Kevin Magnussen prefers Guenther Steiner’s no ‘bulls**t’ to Renault’s ‘no problem’ problems

Michelle Foster
Haas' Kevin Magnussen in the paddock, hand gesture. Silverstone July 2022

Haas driver Kevin Magnussen in the paddock, hand gesture. Silverstone July 2022

Returning to Haas this season after a year out, Kevin Magnussen says he much prefers Guenther Steiner’s “very honest” management to what he experienced elsewhere, the Dane pointing the finger at Renault.

After two years with McLaren, Magnussen joined Renault in 2016 but it was anything but a successful partnership.

Scoring just twice that season, he parted ways with the team and instead joined Haas on a multi-year contract.

Leaving Renault, Magnussen cited the length of the contact that the team offered him – said to be just one year – as his main reason for looking elsewhere.

But it seems there might be more to the story.

Speaking about his Haas team boss Steiner’s at times blunt management style, Motorsport.com quotes the 30-year-old as having told GP Racing magazine: “Guenther is very honest. He can be trusted in good times and bad.

“I’ll never forget when they told me they didn’t have a seat for me after 2020, he was extremely open and honest about the big picture.

“He wasn’t bullshitting. He just explained things.

“[Elsewhere] I was always told such and such a thing then [the team] acting in a completely different way.

“Back in the Renault days they would say ‘No, no problem’ and everything, and I would see the agents and the fathers of other drivers coming to see the team up and go ‘Hey, I know what’s going on, so why don’t you tell me so I can predict something else?'”

Kevin Magnussen smiling next to a Haas truck at the Hungarian Grand Prix. Hungaroring July 2022.

Magnussen was dropped by Haas at the end of 2020, the team opting for an all-new line up based in part on finances.

The Dane did not enjoy his year out.

“I suffered a lot that year, because I wanted to race and, you know, I was still there watching these guys drive what I thought was my car,” he said.

“I felt super bad. I didn’t know if I was going to come back… I was promised things, but they didn’t materialise and I had nothing left.

“I was super depressed, stressed, I didn’t have any money and I didn’t know what I was going to do. This whole year was just shit.”

Having vented about Formula 1 at the time of his axing, Magnussen told the world he would not return unless it was with a team that can win races.

But, he admits today: “I really changed my mind during the season I spent out of Formula 1.

“I won races again racing in the United States, and it didn’t… You see, although I won, it still wasn’t F1. I wasn’t crazy about joy as I hoped, simply because it was not Formula 1.”

Haas re-signed Magnussen at the beginning of this season after opting to cut ties with Nikita Mazepin. The Dane has scored five times.

What’s going on with Renault/Alpine management?

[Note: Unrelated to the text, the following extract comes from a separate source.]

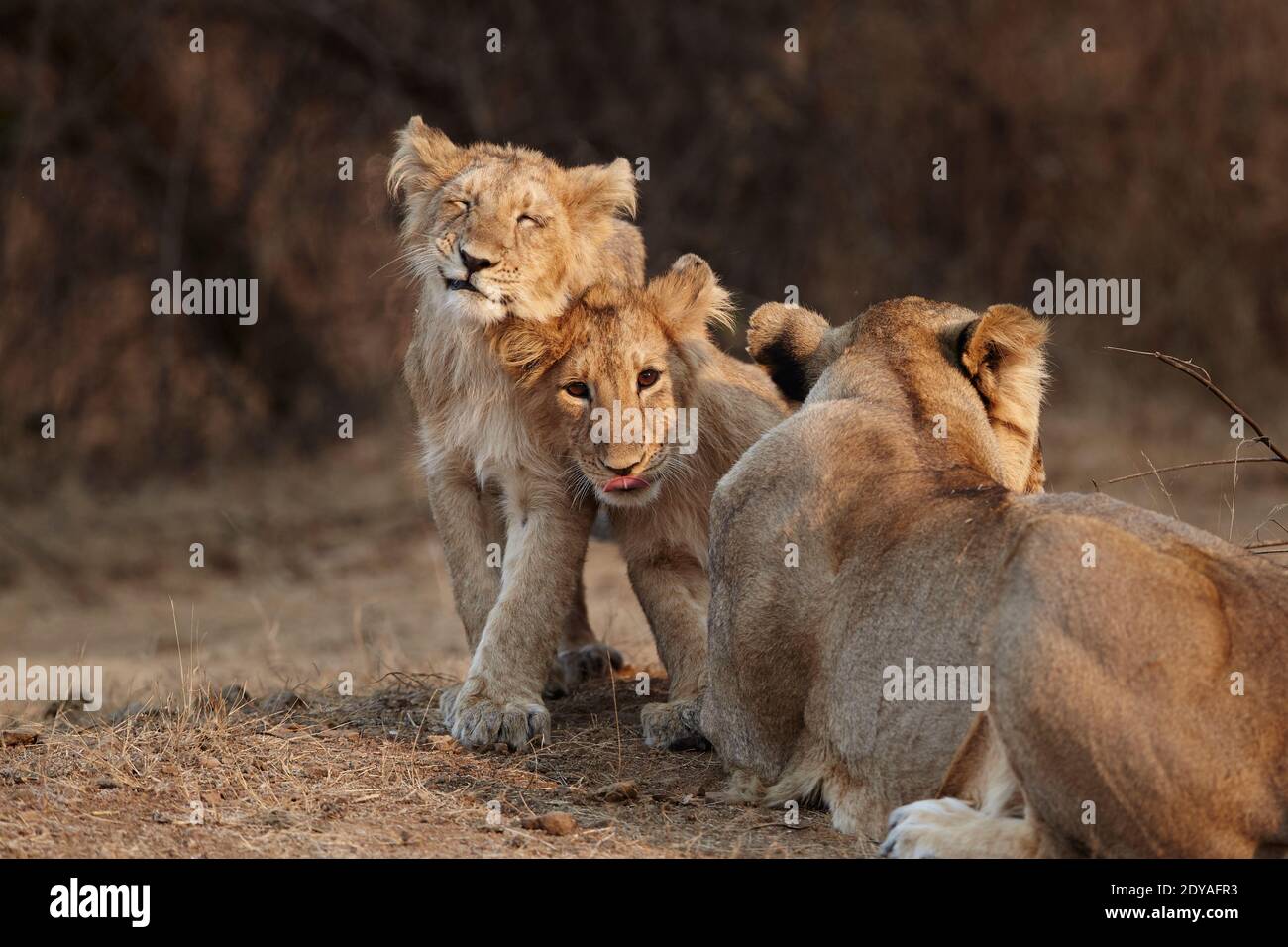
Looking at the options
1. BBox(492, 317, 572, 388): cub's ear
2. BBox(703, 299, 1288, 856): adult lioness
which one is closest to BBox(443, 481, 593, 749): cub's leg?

Back in 2016 Renault’s F1 chief was Cyril Abiteboul with Frederic Vasseur the team principal. That’s undergone a complete overhaul since with Renault F1 rebranded as Alpine, Otmar Szafnauer taking over as team boss and Laurent Rossi the main man in charge.

And yet it seems the same suspect driver management continues.

Back in early August, Alpine had an abundance of riches when it came to drivers – Fernando Alonso, Esteban Ocon and Oscar Piastri on the payroll.

Within the space of 72 hours they were left just one, Alonso off to Aston Martin as he refused to be holding placement for a year and Piastri off to McLaren as he didn’t want to wait another year, or spend it at the very back of the grid.

It’s still mindboggling to contemplate how wrong Alpine got it but if Magnussen’s story from five years prior holds any weight it seems the team has not yet to learn how important honest communication is when dealing with drivers, in fact with anyone.

It’s a simple lesson in life. After all Steiner sacked Magnussen and yet the chap still thinks highly of the Haas team boss.